BAB I PENDAHULUAN 1.1. Latar Belakang - Hubungan Pengetahuan dan Sikap Remaja Putri Tentang Anemia dengan Pola Makan untuk Pencegahan Anemia di SMA Swasta Bina Bersaudara Medan Tahun 2014

BAB I PENDAHULUAN

1.1. Latar Belakang

  Remaja merupakan tahap dimana seseorang mengalami sebuah masa transisi menuju dewasa. Remaja adalah tahap umur yang datang setelah masa kanak-kanak berakhir, ditandai oleh pertumbuhan fisik yang cepat. Remaja dalam masyarakat dikenal dengan berbagai istilah yang menunjukkan kelompok umur yang tidak termasuk kanak-kanak tetapi bukan pula dewasa. Pada umumnya, anemia lebih sering terjadi pada wanita dan remaja putri dibandingkan dengan pria. Yang sangat disayangkan adalah kebanyakan penderita tidak tahu atau tidak menyadarinya. Bahkan ketika tahu pun masih menganggap anemia sebagai masalah sepele ( Yusuf, 2011).

  Anemia adalah suatu kondisi medis dimana kadar hemoglobin kurang dari normal. Kadar Hb normal pada remaja putri adalah >12 g/dl. Remaja putri dikatakan anemia jika kadar Hb <12 gr/dl (Proverawati, 2011).

  Anemia merupakan masalah gizi di dunia, terutama di negara berkembang termasuk Indonesia. Angka anemia gizi besi di Indonesia sebanyak 72,3%.

  Kekurangan besi pada remaja mengakibatkan pucat, lemah, letih, pusing, dan menurunnya konsentrasi belajar.
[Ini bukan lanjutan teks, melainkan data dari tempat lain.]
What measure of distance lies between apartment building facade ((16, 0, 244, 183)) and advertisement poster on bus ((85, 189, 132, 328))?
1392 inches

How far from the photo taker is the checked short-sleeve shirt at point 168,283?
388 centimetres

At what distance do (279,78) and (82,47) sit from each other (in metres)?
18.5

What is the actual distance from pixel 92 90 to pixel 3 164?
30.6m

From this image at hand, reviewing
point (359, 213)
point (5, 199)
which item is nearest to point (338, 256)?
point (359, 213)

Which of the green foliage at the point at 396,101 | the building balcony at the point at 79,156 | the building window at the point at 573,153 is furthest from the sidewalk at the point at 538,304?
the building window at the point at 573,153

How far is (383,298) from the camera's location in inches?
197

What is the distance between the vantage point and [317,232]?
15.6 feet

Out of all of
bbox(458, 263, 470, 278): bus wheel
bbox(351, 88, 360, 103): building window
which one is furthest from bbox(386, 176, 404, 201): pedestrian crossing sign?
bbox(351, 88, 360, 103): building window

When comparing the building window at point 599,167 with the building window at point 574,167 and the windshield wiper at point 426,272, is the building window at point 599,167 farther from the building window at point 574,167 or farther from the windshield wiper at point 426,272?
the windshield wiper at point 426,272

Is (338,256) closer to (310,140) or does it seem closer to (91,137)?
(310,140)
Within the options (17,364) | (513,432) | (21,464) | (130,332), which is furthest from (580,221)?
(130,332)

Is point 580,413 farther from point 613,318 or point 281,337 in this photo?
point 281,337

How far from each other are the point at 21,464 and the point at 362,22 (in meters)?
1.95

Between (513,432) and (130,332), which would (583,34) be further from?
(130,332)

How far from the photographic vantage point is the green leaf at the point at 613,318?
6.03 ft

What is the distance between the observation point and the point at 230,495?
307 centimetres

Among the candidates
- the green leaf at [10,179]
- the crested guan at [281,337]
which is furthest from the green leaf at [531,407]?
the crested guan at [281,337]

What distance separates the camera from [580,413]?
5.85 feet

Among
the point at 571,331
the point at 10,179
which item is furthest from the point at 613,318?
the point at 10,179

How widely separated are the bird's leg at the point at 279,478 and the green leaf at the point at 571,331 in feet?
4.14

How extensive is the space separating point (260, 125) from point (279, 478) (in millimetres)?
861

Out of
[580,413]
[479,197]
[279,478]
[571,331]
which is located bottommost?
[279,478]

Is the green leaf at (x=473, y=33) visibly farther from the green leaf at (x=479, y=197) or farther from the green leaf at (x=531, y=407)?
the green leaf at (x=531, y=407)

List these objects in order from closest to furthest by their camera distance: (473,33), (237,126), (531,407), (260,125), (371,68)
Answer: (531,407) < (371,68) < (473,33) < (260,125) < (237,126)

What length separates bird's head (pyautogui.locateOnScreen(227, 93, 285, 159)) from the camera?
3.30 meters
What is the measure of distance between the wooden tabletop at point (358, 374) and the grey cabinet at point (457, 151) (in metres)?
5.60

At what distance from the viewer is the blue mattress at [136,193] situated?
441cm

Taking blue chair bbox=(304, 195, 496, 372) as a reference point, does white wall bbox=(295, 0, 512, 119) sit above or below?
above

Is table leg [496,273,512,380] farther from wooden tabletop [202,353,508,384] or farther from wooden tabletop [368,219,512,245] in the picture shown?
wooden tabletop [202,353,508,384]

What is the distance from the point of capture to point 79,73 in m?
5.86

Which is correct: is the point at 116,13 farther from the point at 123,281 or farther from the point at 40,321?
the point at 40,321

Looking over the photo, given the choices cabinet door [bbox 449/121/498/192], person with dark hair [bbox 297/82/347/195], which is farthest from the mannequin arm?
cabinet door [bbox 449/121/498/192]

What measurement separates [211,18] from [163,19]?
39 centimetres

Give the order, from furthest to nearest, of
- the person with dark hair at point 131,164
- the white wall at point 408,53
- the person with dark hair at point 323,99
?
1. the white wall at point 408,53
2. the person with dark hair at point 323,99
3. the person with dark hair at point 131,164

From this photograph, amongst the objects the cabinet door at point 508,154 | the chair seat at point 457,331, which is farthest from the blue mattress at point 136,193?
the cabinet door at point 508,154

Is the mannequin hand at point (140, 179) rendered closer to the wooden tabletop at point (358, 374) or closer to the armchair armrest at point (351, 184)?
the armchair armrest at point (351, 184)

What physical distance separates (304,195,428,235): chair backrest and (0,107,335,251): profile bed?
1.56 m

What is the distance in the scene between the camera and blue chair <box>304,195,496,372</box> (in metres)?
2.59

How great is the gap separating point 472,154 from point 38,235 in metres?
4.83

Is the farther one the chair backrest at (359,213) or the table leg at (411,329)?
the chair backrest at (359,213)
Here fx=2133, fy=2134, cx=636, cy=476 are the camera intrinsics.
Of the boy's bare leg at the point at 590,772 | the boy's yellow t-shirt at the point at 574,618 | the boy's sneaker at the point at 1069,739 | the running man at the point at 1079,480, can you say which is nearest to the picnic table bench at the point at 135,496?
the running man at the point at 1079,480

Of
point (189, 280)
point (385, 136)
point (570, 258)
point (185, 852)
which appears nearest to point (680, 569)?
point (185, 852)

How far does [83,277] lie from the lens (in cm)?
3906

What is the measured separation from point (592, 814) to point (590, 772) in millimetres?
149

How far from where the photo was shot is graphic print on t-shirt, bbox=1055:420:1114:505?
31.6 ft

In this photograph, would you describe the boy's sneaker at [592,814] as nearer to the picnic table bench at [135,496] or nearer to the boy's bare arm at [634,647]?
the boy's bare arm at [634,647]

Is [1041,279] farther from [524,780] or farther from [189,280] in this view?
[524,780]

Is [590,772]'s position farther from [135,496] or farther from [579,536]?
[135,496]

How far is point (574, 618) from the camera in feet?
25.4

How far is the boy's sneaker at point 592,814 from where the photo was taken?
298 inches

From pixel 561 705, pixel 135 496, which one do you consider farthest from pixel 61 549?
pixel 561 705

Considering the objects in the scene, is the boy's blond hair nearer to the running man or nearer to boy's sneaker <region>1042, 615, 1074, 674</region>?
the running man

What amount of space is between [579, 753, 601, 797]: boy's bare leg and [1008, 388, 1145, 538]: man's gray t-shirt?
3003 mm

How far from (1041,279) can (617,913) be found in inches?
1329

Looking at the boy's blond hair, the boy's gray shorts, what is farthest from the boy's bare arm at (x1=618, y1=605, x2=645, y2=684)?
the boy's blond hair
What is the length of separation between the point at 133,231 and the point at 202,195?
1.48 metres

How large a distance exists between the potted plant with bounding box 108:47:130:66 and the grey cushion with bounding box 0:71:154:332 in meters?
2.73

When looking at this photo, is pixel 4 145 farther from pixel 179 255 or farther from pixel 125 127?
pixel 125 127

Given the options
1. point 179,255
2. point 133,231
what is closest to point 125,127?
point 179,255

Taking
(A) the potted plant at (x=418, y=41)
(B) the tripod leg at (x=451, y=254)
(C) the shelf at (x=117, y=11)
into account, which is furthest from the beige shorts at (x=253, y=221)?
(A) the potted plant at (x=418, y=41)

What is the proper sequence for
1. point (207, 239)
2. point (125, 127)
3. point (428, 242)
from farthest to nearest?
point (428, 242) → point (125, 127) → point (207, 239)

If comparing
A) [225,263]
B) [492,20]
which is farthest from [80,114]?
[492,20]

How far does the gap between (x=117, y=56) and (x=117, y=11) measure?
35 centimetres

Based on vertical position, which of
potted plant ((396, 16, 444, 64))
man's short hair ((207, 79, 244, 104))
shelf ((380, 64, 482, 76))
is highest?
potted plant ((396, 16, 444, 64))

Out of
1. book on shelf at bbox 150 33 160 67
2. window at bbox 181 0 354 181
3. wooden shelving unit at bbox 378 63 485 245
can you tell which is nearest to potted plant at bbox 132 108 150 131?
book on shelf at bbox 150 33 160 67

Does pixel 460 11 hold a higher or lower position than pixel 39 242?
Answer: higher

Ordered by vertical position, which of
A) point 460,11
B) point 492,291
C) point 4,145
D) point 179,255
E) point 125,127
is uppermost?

Penyebabnya, antara lain: tingkat pendidikan orang tua, tingkat ekonomi, tingkat pengetahuan tentang anemia dari remaja putri, konsumsi Fe, Vitamin C, dan lamanya menstruasi. Angka prevalensi anemia di Indonesia, yaitu pada remaja wanita sebesar 26,50%, pada wanita usia subur sebesar 26,9%, pada ibu hamil sebesar 40,1% dan pada balita sebesar 47,0% (Burner, 2012).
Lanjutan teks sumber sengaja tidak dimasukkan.